What Problem Does This Solve?
In real systems, allowing unlimited requests from a single client can:
- • Overload your server
- • Cause unfair resource usage
- • Enable abuse (DDoS, brute force, scraping)
A rate limiter protects your service by controlling how many requests a client can make over time .
High-Level Architecture
Core Concept: Token Bucket Algorithm
The rate limiter works using a token bucket algorithm where each client is assigned a bucket containing a fixed number of tokens. Every incoming request consumes one token from the bucket. Over time, tokens are replenished at a fixed interval defined by the refill rate.
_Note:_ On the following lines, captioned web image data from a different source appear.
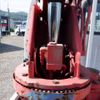 mitsubishi-fuso canter 1998 CFJ1519298 image 61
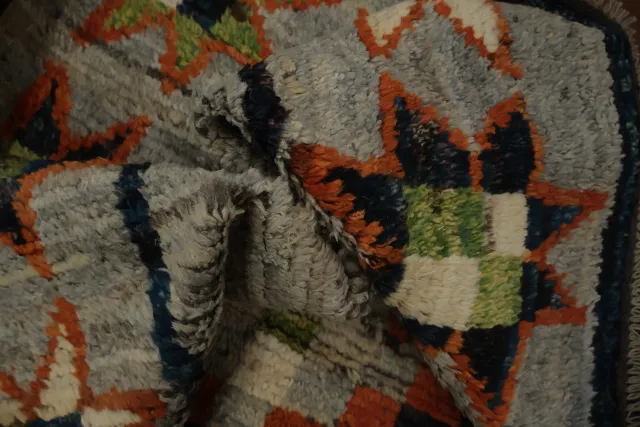 https://image-static-obj.rugsource.com/small/145209_3153664_515e5ada.jpeg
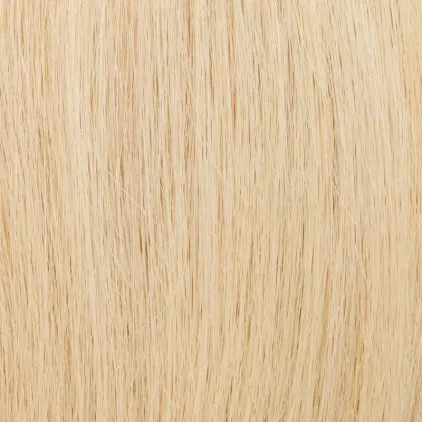 Frame Ellen Wille — Champagne MIX — texture exacte du coloris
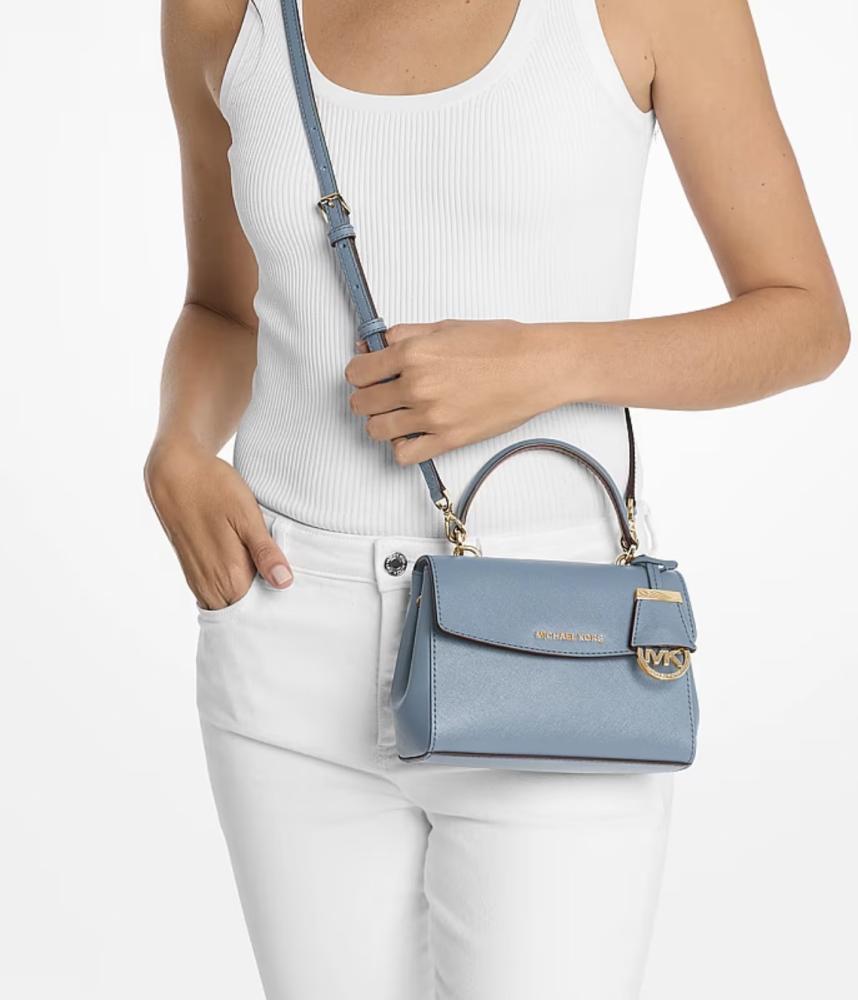 حقيبة MICHAEL KORS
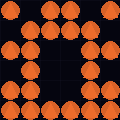 45.112.62.101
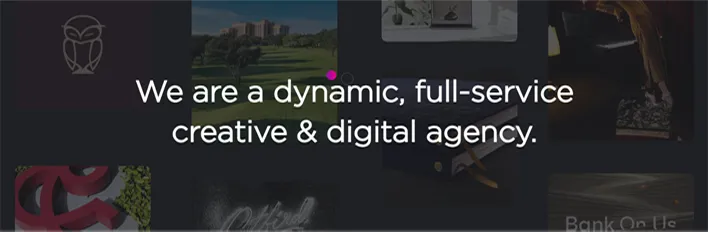 White Unicorn Agency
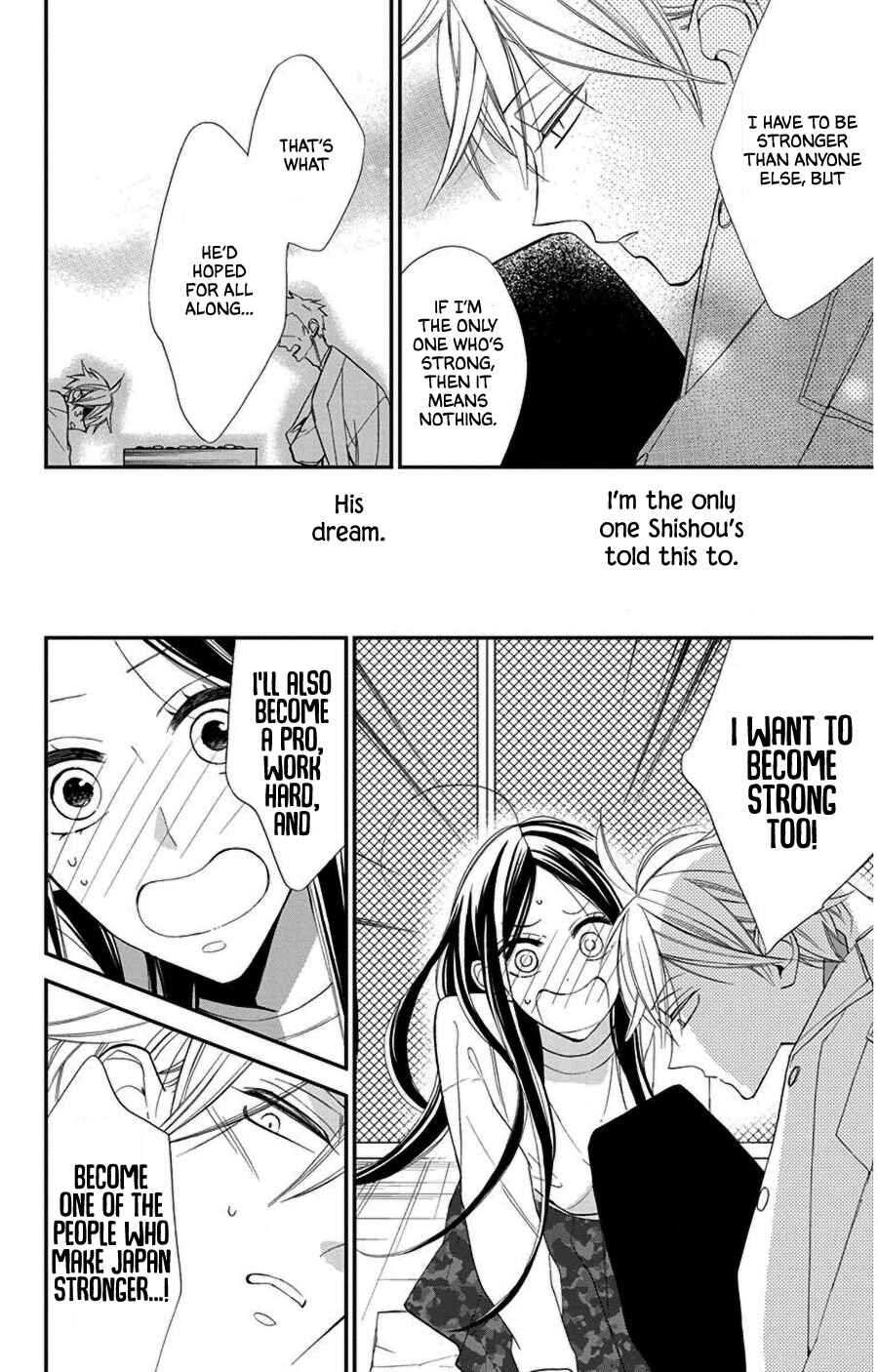 Chapter 46 - Page 24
If a request arrives when the bucket has no available tokens, the request is rejected with an HTTP 429 “Too Many Requests” response; otherwise, the request is allowed to proceed to the service.
Important Components
1. Limiter
Manages all client buckets.
- • One bucket per client key (IP)
- • Thread-safe access
- • Responsible for bucket creation and cleanup
2. TokenBucket
Represents rate limits for a single client.
3. Middleware
Applied as HTTP middleware.
Sets headers:
X-RateLimit-Limit,
X-RateLimit-Remaining,
Retry-After
4. Methods
Some methods for Token Bucket Struct
Methods to spend and refill tokens
Refill,
Take,
HTTP Behavior
✓ Allowed Request
HTTP 200 OK
X-RateLimit-Limit: 10
X-RateLimit-Remaining: 7
✗ Rate Limited Request
HTTP 429 Too Many Requests
Retry-After: 1
X-RateLimit-Limit: 10
X-RateLimit-Remaining: 0
Advantages
- • In-memory and fast
- • Per-client isolation
- • Fine-grained locking
- • Deterministic refill
- • Clean HTTP semantics
Limitations
- • Single-node only
- • Resets on restart
- • IP-based
When to Use This
Never (you have better options 😆)
Final Note
This project is intentionally simple. If you understand this deeply, you understand the foundation of most production rate limiters.